Alexander Walker’s track record in Brian – particularly late Brian – is almost second to none, as with this disc his tally runs to 10 symphonies plus the First English Suite; only Martyn Brabbins has recorded more orchestral Brian. Walker’s reading of the Eighth – one of Brian’s very finest – is confident and controlled. The players of the New Russia State Symphony Orchestra sound quite at home with Brian’s very individual idiom and respond to the dark, tragic atmosphere of this freewheeling single movement with its violent outbursts and pair of virtuoso passacaglias. This newcomer is a minute and a half quicker than Groves’s pioneering, slightly tentative account for EMI, now available only as part of a Warner Classics 24-disc set.

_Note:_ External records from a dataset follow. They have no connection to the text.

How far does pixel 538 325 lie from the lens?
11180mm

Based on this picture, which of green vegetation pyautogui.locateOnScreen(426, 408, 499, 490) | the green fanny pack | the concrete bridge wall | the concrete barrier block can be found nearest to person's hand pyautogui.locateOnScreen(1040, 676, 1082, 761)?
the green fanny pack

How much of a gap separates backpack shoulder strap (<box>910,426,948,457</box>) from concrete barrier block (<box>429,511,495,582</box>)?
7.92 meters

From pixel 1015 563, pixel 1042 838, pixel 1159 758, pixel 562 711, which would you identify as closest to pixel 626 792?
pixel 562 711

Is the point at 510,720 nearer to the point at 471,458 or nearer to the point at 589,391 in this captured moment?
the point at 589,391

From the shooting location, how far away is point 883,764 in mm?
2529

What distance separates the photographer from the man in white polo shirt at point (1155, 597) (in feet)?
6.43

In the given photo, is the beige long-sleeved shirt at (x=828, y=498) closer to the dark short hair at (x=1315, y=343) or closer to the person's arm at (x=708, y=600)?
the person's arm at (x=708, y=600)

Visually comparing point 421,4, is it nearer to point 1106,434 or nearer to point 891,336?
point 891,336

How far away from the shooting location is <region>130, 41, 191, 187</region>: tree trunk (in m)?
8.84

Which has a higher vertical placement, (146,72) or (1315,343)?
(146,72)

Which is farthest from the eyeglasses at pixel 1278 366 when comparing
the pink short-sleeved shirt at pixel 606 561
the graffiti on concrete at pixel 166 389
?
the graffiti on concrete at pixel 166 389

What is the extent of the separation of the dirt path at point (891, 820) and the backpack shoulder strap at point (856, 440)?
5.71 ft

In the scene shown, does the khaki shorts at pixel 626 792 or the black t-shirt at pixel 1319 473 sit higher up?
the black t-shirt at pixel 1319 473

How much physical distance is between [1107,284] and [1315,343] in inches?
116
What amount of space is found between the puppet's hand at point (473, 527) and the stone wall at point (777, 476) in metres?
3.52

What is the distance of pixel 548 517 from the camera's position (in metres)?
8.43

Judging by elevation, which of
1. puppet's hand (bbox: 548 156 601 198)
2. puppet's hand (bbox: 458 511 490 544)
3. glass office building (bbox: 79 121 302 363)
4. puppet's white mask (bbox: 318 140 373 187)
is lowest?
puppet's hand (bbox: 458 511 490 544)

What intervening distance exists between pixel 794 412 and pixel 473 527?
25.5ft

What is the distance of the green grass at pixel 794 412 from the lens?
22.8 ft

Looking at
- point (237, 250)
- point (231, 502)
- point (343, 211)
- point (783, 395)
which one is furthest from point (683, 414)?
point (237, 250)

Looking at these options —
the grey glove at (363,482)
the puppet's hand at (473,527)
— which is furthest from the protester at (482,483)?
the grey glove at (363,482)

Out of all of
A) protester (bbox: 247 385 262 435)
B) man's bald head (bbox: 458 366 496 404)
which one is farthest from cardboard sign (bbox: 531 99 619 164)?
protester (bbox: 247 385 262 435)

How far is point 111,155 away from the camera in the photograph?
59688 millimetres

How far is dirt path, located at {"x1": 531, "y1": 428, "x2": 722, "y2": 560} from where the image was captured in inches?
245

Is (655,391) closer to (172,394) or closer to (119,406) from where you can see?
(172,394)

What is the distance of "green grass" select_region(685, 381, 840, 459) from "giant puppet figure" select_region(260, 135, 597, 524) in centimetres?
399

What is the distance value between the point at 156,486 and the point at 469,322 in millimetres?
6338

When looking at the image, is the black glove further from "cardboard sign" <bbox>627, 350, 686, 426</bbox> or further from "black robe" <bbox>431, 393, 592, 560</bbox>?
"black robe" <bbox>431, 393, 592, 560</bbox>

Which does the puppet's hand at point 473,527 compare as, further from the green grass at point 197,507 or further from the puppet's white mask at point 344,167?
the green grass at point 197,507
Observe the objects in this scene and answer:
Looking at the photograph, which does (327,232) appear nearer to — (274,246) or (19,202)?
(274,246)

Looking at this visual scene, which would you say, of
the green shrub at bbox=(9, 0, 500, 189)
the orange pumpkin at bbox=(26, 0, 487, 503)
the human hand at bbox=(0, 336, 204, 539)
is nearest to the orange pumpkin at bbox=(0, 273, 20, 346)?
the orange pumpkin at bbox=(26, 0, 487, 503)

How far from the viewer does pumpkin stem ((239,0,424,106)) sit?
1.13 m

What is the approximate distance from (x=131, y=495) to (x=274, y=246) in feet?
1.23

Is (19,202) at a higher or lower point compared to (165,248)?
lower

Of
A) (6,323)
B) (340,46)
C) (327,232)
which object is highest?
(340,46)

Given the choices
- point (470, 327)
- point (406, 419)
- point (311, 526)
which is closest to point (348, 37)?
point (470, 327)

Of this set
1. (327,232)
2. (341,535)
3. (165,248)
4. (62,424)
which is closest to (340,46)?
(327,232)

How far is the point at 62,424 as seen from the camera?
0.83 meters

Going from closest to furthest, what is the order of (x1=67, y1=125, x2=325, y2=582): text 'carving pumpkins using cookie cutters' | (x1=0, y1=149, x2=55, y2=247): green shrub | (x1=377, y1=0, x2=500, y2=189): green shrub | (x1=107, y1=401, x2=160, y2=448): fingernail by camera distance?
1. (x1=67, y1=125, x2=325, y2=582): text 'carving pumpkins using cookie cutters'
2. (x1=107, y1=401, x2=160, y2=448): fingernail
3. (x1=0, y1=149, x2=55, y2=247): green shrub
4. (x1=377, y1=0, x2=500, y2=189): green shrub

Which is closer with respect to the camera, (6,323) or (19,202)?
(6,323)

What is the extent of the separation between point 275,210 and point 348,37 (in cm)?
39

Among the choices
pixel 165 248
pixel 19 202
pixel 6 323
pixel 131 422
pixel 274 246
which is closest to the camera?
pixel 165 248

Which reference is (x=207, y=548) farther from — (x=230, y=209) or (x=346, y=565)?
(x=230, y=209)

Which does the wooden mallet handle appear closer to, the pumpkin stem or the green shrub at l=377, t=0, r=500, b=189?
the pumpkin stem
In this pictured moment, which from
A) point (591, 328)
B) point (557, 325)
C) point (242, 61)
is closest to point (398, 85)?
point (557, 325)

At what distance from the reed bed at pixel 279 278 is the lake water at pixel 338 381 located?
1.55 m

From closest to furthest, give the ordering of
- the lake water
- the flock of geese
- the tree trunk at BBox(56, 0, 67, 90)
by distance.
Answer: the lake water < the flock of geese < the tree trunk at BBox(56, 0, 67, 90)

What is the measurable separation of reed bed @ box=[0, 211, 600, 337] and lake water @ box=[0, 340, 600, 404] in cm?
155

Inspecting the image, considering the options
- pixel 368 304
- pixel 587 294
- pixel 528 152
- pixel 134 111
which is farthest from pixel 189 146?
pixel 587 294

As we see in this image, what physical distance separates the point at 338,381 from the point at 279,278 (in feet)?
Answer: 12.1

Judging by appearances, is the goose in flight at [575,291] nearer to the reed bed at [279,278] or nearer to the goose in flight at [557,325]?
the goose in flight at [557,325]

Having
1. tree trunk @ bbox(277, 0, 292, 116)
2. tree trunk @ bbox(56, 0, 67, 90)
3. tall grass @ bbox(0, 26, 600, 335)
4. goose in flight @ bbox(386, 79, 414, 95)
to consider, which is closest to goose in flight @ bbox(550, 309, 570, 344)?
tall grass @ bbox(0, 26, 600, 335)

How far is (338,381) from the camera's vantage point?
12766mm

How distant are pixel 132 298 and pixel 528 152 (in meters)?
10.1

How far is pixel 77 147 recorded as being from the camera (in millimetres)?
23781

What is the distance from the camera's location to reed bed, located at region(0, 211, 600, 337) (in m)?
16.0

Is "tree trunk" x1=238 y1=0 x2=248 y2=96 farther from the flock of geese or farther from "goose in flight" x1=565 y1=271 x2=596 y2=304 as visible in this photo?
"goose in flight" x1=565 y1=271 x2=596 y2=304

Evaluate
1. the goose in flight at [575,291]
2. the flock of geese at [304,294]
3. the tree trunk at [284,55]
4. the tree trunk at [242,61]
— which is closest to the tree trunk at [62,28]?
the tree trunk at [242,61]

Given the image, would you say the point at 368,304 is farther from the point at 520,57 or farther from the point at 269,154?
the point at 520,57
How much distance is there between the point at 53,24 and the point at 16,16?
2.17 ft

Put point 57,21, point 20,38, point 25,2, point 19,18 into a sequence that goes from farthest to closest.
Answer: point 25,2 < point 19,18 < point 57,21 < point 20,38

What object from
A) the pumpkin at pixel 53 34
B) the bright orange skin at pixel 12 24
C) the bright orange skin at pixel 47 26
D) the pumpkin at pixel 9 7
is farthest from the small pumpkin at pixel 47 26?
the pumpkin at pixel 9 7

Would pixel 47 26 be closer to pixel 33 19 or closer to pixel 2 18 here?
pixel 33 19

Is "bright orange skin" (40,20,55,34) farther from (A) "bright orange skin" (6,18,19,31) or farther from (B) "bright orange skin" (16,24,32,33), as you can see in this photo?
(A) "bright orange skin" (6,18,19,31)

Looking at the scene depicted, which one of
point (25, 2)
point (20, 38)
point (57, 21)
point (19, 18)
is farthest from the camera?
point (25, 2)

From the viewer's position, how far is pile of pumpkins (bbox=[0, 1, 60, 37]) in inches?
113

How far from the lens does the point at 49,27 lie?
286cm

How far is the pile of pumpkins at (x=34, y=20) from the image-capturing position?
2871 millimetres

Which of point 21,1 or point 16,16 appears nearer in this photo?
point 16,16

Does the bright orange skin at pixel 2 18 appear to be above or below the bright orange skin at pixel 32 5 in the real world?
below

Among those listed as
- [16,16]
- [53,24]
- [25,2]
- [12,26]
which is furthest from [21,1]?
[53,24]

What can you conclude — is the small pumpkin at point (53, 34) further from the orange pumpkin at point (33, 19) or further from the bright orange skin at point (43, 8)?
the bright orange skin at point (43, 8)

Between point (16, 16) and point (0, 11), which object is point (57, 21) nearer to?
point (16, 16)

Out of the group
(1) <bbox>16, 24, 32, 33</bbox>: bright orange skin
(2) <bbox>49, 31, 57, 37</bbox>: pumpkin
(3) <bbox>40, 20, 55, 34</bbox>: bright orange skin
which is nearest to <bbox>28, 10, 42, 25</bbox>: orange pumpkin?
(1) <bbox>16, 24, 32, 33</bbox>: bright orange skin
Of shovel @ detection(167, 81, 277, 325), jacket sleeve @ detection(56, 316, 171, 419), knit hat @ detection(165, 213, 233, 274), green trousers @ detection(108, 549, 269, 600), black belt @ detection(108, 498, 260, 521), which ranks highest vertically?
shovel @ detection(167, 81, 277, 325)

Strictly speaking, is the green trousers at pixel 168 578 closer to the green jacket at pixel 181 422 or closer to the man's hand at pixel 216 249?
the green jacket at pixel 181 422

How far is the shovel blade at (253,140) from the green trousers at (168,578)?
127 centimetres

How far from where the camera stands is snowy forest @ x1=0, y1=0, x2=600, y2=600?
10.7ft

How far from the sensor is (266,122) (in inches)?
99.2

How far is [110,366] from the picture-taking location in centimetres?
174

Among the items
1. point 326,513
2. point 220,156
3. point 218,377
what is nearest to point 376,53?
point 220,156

Walker is even stronger in No 21, surpassing the fine performance by the Leicestershire Schools Symphony Orchestra, swifter in the opening pair of movements, slower in the final pair. Although marked Adagio cantabile e sostenuto, the pacing for the second movement strikes me as about right (pace Deryck Cooke’s review of the original recording). And last but not least, No 26, a typical example of Brian’s late, armour-plated jocularity, revealed here as a gripping and convincing symphony. Highly recommended; I must find time now to listen to all 32 in sequence.